Autore: Serena Vissani
Testata: Culturamente
Data: 10 aprile 2020
URL: https://www.culturamente.it/libri/elena-ferrante-la-vita-bugiarda-degli-adulti/

La vita bugiarda degli adulti è un romanzo che nasce intorno a Napoli, alla stessa Napoli della più nota quadrilogia. Ma non è solo questo il senso di continuità che il lettore percepisce. Giovanna, la protagonista del romanzo, è il perno di una leva intorno alla quale gravitano personaggi di varia natura, dalla mamma intellettuale, alla zia “cafona”, dall’amica di famiglia che poi tanto amica non lo è, alla preside della scuola.

Sono tutte donne, insomma, le figure che più colpiscono il romanzo della Ferrante.

Ci sono, è vero, poi tanti uomini che bazzicano le pagine del romanzo, ma tutti fungono da elemento complementare alle figure femminili.
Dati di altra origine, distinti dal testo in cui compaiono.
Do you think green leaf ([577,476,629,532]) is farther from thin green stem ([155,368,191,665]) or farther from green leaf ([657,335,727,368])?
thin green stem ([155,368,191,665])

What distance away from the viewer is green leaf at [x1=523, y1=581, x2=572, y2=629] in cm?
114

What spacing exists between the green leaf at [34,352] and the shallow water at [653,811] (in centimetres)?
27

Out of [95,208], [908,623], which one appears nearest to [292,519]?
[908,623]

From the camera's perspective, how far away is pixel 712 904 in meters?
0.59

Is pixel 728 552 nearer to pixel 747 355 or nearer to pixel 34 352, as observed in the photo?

Quasi fossero dei pretesti per consentire alle altre, le vere protagoniste della storia, di svilupparsi.

Come per tutta la quadrilogia de L’amica geniale, anche qui non troviamo mai personaggi buoni o personaggi cattivi. Le anime dei vari caratteri sono grigie come l’elegante copertina scelta da Edizioni e/o. Zia Vittoria, apparentemente, è meschina, ignorante e invidiosa, ma con lo scorrere delle pagine il lettore vede in controluce la fragilità di questa donna, le difficoltà che ha dovuto sempre affrontare con i pochi strumenti che la vita le ha messo a disposizione. Così come la perfezione della mamma di Giovanna lascia il campo ad una sempre più grande dipendenza verso un marito che l’ha umiliata per anni. Una debolezza che non riesce a colmare trovando la forza in se stessa ma solo attraverso il supporto di un altro uomo.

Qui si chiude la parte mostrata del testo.